Finding orders from initial-rate data and graphs, writing the rate equation, working out the rate constant with units, using first-order half-life, and linking orders to the mechanism.

What you’ll learn

Mapped to the Cambridge International A Level 9701 syllabus (2025-2027).

26.1 — Define order of reaction, rate constant and rate-determining step.
26.1 — Deduce orders and the rate equation from initial-rate or graphical data.
26.1 — Calculate the rate constant (with units) and use the half-life of a first-order reaction.
26.1 — Relate the rate equation to a reaction mechanism.

Orders and the rate equation

Orders come only from experiment; compare runs where one concentration changes.

The rate equation links the rate to reactant concentrations:

$\text{rate} = k[\text{A}]^m[\text{B}]^n$

The powers m and n are the orders with respect to A and B; their sum is the overall order. Crucially, orders are found only by experiment — they are not the coefficients in the chemical equation.

Initial-rates method. Compare experiments in which only one concentration changes:

rate doubles when [X] doubles → first order in X.
rate ×4 when [X] doubles → second order.
rate unchanged → zero order.

Worked. If doubling [A] doubles the rate, and doubling [B] quadruples it, then rate = k[A][B]² (overall third order).

rate = k[A]^m[B]^n; overall order = m + n.
Orders found by experiment, not from coefficients.
×2 rate → 1st; ×4 → 2nd; no change → 0.

See the full worked example for simple rate equations, orders of reaction and rate constants →

The rate constant and first-order half-life

Find k by substituting a data row; its units follow from the overall order. First order has a constant half-life.
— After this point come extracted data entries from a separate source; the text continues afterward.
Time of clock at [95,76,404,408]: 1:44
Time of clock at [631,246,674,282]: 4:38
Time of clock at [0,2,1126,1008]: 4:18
Once the orders are known, find k by substituting one experiment's values into the rate equation. Its units depend on the overall order:

Overall order	Units of k
0	mol dm⁻³ s⁻¹
1	s⁻¹
2	mol⁻¹ dm³ s⁻¹
3	mol⁻² dm⁶ s⁻¹

Half-life. For a first-order reaction the half-life is constant (independent of concentration):

$t_{1/2} = \frac{\ln 2}{k} = \frac{0.693}{k}$

So if a concentration–time graph shows the time to halve is always the same, the reaction is first order. (A reaction whose half-life increases as it proceeds is second order; a linear concentration–time graph is zero order.)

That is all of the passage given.